Objective: Reproduce the listing below from the line holding "How far from the viewer is" through its final line, inclusive, keeping every request. Add 65 to each number in the answers, both the distance values and the coordinates.

Data listing:
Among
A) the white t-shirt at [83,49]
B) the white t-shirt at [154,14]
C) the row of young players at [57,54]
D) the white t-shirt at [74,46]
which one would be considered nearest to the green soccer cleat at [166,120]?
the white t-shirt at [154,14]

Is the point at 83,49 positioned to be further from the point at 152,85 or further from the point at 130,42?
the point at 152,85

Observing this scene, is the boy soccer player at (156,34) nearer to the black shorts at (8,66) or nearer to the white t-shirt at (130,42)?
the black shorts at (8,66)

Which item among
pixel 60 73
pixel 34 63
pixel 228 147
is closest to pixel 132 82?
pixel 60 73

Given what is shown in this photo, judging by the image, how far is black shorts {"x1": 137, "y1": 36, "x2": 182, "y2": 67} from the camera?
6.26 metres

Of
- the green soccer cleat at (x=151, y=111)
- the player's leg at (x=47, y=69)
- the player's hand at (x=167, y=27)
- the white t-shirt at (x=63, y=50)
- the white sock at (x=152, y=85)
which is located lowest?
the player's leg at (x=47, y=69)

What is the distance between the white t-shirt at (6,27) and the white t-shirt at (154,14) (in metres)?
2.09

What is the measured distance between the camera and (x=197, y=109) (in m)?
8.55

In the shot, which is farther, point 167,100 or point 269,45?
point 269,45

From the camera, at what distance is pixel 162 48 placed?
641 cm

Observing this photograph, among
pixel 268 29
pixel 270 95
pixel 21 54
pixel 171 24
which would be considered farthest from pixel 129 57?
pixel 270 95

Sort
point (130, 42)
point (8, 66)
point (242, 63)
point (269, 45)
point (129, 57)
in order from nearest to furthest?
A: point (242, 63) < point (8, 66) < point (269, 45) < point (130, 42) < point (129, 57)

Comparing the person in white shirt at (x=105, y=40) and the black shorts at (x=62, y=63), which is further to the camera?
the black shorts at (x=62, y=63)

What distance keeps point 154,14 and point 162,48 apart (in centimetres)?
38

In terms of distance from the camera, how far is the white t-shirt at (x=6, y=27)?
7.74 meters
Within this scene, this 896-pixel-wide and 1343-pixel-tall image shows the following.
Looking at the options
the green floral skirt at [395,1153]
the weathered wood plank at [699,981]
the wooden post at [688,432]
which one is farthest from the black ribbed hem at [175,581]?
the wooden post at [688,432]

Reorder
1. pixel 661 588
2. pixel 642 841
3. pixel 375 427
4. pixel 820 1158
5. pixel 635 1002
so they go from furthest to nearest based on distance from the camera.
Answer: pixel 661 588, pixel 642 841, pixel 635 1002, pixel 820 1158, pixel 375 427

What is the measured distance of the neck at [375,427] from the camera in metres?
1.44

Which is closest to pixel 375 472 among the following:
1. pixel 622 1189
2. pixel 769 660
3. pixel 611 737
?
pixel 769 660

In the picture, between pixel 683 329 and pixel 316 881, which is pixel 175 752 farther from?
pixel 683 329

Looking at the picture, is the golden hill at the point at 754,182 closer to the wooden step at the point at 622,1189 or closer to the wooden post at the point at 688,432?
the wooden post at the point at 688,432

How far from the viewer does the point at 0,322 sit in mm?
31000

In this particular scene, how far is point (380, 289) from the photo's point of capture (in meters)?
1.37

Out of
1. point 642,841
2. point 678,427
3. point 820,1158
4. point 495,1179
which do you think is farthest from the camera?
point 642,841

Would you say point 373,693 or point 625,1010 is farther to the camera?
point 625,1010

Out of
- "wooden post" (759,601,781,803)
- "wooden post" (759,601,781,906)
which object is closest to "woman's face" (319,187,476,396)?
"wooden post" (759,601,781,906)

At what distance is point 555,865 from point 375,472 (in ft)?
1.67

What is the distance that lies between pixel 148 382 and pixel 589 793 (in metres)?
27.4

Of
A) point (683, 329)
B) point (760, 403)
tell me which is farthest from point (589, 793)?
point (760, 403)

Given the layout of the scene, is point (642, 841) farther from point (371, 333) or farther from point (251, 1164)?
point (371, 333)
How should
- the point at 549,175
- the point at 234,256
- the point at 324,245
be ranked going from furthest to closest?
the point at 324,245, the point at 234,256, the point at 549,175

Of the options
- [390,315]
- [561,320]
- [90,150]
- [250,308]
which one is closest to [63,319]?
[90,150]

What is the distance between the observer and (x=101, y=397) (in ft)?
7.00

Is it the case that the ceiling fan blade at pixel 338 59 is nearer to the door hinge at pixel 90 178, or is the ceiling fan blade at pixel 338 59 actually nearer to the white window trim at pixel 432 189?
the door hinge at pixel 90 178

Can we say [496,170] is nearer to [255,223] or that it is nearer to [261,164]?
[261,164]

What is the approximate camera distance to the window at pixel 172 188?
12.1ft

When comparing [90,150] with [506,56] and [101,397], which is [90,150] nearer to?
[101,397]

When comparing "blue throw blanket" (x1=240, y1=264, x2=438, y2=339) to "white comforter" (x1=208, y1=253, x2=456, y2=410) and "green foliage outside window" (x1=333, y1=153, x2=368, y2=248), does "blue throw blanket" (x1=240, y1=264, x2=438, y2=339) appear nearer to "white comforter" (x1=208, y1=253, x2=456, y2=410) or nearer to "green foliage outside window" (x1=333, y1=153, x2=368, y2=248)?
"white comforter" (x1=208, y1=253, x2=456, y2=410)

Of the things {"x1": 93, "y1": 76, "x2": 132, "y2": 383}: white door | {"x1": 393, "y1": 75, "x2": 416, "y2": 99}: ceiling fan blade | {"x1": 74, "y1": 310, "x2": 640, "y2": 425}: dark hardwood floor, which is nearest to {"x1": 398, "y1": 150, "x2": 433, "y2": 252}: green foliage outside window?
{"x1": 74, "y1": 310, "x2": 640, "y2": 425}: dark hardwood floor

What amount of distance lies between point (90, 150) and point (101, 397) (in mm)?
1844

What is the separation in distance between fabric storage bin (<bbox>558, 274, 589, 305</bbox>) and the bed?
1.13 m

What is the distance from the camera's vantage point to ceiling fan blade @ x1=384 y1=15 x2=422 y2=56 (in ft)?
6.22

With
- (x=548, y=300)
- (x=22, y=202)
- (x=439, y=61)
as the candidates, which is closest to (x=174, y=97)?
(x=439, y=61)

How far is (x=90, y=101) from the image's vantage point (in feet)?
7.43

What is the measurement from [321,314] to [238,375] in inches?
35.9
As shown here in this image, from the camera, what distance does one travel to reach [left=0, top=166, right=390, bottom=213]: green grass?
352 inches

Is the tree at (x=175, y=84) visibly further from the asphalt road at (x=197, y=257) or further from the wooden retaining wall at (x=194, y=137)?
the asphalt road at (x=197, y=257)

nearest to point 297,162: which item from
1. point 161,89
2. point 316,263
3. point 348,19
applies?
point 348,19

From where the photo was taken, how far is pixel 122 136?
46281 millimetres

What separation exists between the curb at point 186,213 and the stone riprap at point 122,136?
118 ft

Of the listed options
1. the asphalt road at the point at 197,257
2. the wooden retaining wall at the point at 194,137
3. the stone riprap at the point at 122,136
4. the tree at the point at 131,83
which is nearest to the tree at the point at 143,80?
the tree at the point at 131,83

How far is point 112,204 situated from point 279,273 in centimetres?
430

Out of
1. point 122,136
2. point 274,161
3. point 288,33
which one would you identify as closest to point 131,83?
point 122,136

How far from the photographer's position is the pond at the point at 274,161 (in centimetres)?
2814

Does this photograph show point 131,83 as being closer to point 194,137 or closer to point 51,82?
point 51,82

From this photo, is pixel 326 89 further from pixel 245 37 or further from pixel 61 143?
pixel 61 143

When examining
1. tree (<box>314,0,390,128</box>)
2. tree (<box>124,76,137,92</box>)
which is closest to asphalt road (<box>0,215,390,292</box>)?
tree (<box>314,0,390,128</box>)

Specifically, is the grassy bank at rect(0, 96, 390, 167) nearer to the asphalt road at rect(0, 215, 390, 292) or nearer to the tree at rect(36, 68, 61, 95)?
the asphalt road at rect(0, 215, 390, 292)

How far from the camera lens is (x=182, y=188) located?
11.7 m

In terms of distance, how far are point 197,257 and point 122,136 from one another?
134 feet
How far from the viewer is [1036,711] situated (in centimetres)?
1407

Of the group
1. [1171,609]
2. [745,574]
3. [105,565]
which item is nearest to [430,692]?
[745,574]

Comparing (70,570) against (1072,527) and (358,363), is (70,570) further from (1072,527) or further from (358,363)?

Solution for this problem:
How far from the viewer is [1036,711] situated (in centimetres)?
1472

Of the group
1. [1171,609]
2. [745,574]
3. [105,565]
which item is nearest to [430,692]?
[810,639]

Comparing (70,570) against (1072,527) and (358,363), is (70,570) further from (1072,527) or further from (358,363)?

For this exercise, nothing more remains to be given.